- TESTO DI PARTENZA -
======

Pisanello e Perera. L’importanza del “processo” nell’età del fine.

“Noi non vogliamo affatto conquistare il cosmo. Noi vogliamo allargare la terra alle sue dimensioni. Non abbiamo bisogno di altri mondi: abbiamo bisogno di uno specchio”. Questo era quello che Andrej Tarkovskij faceva dire al protagonista di una delle sue pellicole più famose, Solaris.

Il regista russo Andrej Tarkovskij. Photo credit: Wikipedia.

Cinquecentotrenta anni prima, rivoluzione più, rotazione meno, Pisanello dipinge uno dei suoi capolavori, oggi presso la National Gallery di Londra, “La visione di Sant’Eustachio”, materializzazione dell’episodio contenuto nella raccolta medievale di agiografie intitolata “Legenda Aureadi Jacopo da Varagine.

Molti, molti secoli prima un soldato romano di nome Placido, cacciando, si imbatte improvvisamente in un cervo che tra i suoi palchi ostentava un crocifisso luminoso. Il nostro, folgorato e cristallizzato dall’evento, pianta lì armi e paganesimo, si ribattezza Eustachio e si converte al cristianesimo, così, senza colpo ferire e con grande sollievo degli animalisti coevi e futuri. Pisanello, esimio disegnatore a cui non interessava affatto la fedeltà storica dei costumi, nel ritrarre l’avvenimento che contestualizza nella sua contemporaneità, fa sfoggio di una incandescente sprezzatura[1], sua e del gotico cortese, stile da lui stesso elevato a vette commoventi di linearità e cupezza.

Pisanello, “La Visione di Sant’Eustachio”, 1436-1438, 650×530 mm. Photo credit: National Gallery, Londra.

Direte voi: “Beh, grazie tante, è pur sempre gotico!” Ma non fatevi ingannare dal didascalico: questo dipinto in particolare è stato molto rimpicciolito (escludendo così probabilmente un cielo rischiarante) e scurito da interventi successivi, senza considerare l’incarognito invecchiamento dei materiali. Pisanello ci presenta un santo addobbato da principe italiano del XV secolo a caccia coi suoi cani, what else? Eustachio contempla e, facendolo, incarna il cavaliere medievale ideale per cui la caccia era di primaria importanza. Dice: “una metafora della ricerca di dio” ma anche un bell’allenamento alla guerra. Ricordiamocelo, siamo a fine medioevo, meglio girare comunque armati fino ai denti, soprattutto quando siamo in un bosco, soli, impegnati in un’attività non commerciale, inutile (dalla nostra prospettiva frigoriferea) e senza fretta.

======

(Righe estratte da una raccolta)
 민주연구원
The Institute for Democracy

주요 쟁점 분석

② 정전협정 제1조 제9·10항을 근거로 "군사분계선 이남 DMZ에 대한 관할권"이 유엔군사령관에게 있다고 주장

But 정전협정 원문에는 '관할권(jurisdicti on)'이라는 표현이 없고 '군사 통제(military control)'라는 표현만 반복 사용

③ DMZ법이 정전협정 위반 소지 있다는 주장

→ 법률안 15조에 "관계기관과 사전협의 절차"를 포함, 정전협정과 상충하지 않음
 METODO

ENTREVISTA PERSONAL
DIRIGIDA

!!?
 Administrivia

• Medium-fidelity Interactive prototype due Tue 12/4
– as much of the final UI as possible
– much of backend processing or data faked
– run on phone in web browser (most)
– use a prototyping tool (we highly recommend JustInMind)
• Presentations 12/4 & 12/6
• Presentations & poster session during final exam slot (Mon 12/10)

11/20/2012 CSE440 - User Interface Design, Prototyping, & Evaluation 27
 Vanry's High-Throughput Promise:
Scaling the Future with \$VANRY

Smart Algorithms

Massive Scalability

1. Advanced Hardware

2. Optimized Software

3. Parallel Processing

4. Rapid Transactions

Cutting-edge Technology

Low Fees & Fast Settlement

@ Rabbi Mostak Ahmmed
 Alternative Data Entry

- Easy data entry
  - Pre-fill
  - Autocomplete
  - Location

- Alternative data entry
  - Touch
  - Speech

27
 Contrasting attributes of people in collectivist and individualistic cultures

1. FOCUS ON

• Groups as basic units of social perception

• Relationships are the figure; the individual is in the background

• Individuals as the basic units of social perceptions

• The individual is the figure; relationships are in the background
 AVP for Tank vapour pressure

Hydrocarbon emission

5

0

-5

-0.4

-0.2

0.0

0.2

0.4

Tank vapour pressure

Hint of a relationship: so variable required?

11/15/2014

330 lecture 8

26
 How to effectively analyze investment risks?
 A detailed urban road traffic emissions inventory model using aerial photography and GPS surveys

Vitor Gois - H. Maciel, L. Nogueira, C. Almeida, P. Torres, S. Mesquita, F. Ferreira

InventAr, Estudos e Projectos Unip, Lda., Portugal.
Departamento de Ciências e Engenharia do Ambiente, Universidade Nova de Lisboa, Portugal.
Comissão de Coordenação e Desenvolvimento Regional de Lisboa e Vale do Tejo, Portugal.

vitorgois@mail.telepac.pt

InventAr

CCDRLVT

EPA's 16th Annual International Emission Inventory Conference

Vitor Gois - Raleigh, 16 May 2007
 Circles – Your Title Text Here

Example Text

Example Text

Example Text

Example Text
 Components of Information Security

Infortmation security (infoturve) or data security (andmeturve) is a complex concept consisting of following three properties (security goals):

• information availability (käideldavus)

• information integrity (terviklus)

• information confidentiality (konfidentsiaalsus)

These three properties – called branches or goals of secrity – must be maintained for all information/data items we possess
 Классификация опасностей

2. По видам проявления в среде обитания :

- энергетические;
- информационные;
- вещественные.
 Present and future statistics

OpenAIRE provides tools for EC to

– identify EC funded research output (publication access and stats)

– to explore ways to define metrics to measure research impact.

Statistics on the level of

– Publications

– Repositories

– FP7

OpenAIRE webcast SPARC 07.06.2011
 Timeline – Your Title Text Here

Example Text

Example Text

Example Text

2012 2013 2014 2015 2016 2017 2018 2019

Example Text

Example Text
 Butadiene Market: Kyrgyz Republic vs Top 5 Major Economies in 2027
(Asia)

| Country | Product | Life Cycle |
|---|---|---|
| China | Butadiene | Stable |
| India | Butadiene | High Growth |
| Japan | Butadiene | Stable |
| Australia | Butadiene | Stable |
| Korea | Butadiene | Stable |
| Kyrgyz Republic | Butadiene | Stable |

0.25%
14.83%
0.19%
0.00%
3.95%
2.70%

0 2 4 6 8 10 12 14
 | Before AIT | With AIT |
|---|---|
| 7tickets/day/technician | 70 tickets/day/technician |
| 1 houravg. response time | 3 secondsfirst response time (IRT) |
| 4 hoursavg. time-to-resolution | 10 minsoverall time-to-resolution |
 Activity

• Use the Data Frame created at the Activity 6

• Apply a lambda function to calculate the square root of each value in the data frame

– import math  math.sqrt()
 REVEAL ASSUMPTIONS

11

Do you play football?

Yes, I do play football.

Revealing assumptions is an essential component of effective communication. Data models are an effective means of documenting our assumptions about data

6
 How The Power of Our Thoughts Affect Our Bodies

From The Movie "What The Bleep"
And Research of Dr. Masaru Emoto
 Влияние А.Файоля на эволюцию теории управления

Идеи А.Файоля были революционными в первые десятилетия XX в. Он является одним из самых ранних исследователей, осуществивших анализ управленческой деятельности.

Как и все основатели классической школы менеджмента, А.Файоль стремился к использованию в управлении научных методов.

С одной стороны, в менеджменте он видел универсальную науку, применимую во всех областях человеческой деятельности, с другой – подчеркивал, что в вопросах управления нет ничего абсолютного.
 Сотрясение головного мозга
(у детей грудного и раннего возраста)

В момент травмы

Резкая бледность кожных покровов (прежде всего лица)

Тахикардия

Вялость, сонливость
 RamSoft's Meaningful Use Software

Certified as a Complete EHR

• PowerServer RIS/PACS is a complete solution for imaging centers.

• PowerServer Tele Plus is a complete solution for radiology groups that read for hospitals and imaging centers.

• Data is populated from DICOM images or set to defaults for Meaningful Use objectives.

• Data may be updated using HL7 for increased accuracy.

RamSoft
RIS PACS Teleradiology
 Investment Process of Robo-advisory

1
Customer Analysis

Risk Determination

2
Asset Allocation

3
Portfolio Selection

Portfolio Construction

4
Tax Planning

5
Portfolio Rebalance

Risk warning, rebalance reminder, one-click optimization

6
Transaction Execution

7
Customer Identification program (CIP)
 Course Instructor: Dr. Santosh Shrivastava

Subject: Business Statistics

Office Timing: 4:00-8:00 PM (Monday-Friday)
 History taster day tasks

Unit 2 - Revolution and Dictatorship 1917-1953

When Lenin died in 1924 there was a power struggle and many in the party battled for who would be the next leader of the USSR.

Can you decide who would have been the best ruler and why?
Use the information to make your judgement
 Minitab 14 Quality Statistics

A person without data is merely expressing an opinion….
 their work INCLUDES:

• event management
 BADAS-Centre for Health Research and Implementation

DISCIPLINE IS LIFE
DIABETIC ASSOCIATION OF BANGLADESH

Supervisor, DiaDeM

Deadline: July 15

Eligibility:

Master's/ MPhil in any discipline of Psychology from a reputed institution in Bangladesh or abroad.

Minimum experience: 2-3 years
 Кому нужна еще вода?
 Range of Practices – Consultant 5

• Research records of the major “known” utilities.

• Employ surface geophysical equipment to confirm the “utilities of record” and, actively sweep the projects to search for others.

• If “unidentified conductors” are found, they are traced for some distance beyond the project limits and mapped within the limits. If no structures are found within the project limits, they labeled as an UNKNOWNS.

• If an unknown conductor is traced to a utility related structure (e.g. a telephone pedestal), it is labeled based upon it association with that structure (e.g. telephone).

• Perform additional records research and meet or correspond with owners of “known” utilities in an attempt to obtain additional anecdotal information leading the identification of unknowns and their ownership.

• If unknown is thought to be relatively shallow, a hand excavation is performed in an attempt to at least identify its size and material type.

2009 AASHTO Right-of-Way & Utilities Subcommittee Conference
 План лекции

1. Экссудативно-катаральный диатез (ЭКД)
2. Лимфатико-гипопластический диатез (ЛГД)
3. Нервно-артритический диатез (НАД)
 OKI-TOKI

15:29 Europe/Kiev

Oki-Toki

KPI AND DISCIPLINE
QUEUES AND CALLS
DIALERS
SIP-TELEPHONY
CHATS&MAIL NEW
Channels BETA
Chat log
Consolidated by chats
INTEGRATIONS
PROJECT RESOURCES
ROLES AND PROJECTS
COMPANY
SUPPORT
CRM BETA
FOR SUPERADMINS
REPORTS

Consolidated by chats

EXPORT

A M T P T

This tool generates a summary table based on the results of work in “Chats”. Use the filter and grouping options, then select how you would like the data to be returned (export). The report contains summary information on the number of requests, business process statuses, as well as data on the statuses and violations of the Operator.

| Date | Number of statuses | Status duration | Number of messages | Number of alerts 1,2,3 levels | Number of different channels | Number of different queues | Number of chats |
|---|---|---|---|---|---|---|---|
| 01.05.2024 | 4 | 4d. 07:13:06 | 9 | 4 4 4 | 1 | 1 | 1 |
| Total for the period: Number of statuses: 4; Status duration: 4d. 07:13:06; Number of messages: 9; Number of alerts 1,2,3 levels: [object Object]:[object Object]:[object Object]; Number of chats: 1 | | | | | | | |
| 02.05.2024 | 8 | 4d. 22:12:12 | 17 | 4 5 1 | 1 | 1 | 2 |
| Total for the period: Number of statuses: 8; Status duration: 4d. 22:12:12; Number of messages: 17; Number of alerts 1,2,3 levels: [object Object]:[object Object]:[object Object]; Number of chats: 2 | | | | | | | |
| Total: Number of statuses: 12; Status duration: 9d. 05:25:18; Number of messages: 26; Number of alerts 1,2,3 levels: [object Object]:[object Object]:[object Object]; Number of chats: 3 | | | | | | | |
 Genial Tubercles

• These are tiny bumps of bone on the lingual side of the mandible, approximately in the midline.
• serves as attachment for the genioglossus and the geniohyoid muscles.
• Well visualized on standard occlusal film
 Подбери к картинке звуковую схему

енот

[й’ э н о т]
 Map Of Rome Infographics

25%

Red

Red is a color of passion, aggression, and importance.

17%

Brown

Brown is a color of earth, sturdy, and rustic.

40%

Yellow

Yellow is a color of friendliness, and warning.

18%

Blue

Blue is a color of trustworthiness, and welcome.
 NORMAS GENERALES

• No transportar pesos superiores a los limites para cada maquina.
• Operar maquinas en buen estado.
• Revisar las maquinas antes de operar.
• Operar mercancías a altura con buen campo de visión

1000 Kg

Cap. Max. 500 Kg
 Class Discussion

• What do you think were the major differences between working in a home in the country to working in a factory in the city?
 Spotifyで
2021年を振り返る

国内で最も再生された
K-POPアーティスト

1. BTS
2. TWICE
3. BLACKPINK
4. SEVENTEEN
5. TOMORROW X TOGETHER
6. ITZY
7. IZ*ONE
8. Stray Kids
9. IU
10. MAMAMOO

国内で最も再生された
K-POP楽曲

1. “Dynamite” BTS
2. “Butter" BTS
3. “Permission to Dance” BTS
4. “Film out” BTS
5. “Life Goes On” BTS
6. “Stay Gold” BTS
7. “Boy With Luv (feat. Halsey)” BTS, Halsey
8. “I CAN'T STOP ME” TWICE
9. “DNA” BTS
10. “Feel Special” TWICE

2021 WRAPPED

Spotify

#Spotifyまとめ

======

- COMPITI DA SVOLGERE -
(1) Nel brano su Pisanello e Sant'Eustachio, come si chiamava il soldato romano prima di ribattezzarsi Eustachio?
(2) Prosegui il brano su Pisanello e Sant'Eustachio partendo subito dopo la sua ultima frase.

- RISPOSTE AI COMPITI -
(1) Placido.

(2)
Il pittore ci fa spettatori di un elegantissimo miracolo, ci sbatte signorilmente in faccia la sua ferrata conoscenza degli animali e soprattutto ci immerge in un esterno ad immagine e somiglianza del personaggio umano protagonista. Ogni cosa è, forse poco ma ben, illuminata, verrebbe da parafrasare, dalla geometria della finezza e ogni elemento, naturale o divino, ne è uno specchio. Sebbene qui una cospicua dose di realismo e interesse per il contesto agreste sia già massicciamente presente, l’armonia stilizzata vince ancora la realtà che irrompe già presso altri studi e su altre tavole. E forse proprio per questa, ai tempi considerata, inferiore modernità e poca sete verso il realismo spinto, Pisanello ci restituisce uno spiccato e personalissimo specchio di cui Tarkovskij ci parla.

“Ma quindi, quando guardiamo fuori da noi[2], vediamo quello che vogliamo vedere?” Questa eterna domanda ci lega ad anelli strettissimi sostanzialmente a tutta la storia dell’immagine, soprattutto a quelle che costellano una tortuosa linea del tempo e dell’osservazione, e mi fa intersecare i pensieri col lavoro poliedrico, in fieri e ricchissimo di Sumi Perera [3].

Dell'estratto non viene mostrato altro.